> WHAT YOU SHOULD DO: In the entries below, repeat only the lines between those holding "hübscher Sportler mit" and "Pensive woman by seashore", inclusive. Leave pictures out.
DATA FOR ANALYSIS Block Start
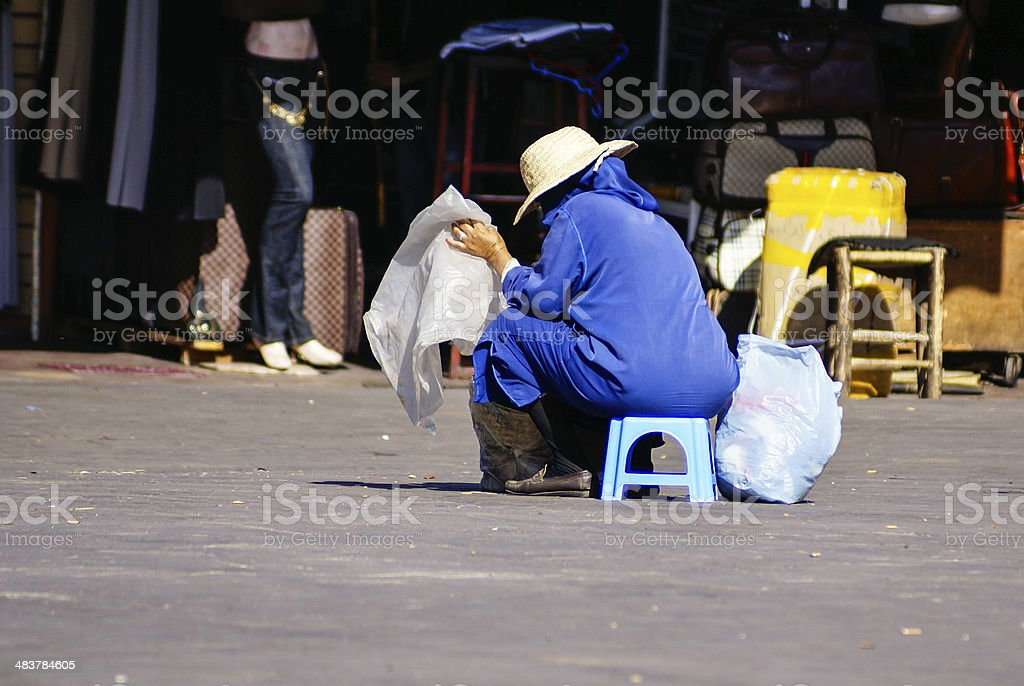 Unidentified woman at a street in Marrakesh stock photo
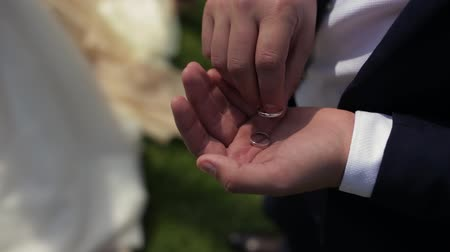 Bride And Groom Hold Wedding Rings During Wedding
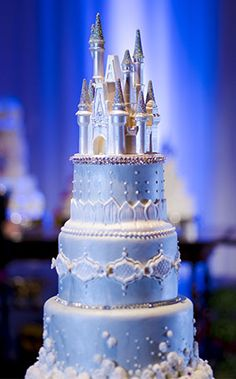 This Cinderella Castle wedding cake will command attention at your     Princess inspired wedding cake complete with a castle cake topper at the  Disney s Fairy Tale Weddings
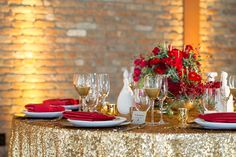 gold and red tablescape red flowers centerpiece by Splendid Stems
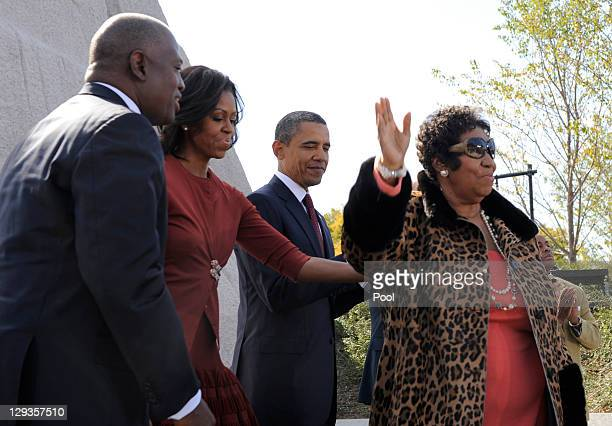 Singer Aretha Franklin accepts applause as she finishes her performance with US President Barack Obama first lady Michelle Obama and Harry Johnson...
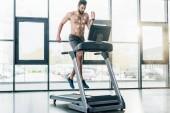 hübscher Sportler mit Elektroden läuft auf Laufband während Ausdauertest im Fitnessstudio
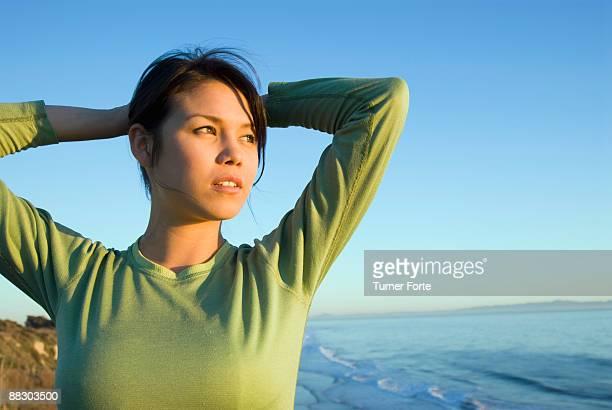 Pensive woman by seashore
DATA FOR ANALYSIS Block End
DATA FOR ANALYSIS Block Start
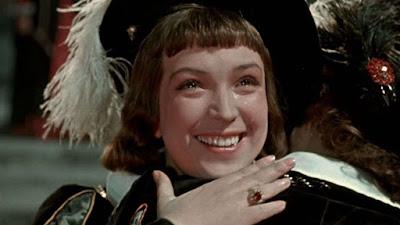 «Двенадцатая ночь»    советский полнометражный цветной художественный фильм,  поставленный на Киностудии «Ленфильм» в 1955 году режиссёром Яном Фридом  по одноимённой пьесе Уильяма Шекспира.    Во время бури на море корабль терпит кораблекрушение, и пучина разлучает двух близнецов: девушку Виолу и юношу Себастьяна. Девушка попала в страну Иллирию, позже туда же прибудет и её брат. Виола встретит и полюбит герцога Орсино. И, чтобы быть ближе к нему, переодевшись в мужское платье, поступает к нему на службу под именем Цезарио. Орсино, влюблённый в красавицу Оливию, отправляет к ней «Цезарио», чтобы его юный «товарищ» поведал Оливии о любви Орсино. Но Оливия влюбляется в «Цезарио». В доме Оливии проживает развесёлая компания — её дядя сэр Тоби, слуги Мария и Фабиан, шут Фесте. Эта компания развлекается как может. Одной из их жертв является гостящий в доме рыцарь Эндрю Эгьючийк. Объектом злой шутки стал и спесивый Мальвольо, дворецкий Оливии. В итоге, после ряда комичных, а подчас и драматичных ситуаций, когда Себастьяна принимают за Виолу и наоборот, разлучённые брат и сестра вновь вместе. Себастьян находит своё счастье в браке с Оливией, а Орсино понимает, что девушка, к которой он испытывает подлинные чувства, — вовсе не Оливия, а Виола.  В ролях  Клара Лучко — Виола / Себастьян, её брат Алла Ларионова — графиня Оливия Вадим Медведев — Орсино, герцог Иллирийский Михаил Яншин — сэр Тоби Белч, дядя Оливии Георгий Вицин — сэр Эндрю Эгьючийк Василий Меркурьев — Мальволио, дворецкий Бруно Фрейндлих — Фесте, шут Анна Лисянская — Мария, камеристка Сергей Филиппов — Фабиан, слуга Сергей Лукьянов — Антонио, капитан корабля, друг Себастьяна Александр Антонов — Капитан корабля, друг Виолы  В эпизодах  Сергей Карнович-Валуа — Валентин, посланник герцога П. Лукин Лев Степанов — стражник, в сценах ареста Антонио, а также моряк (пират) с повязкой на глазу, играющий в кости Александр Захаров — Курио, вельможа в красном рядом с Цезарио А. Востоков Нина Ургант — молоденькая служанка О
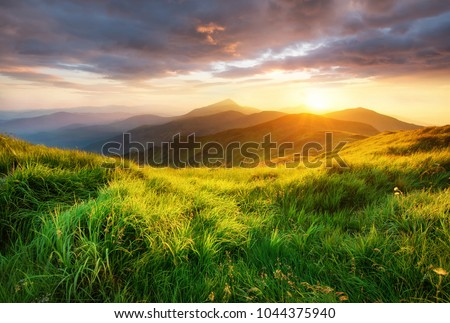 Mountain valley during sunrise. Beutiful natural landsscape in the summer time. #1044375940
DATA FOR ANALYSIS Block End
> REPLY TO THE EXERCISE:
 hübscher Sportler mit Elektroden läuft auf Laufband während Ausdauertest im Fitnessstudio
 Pensive woman by seashore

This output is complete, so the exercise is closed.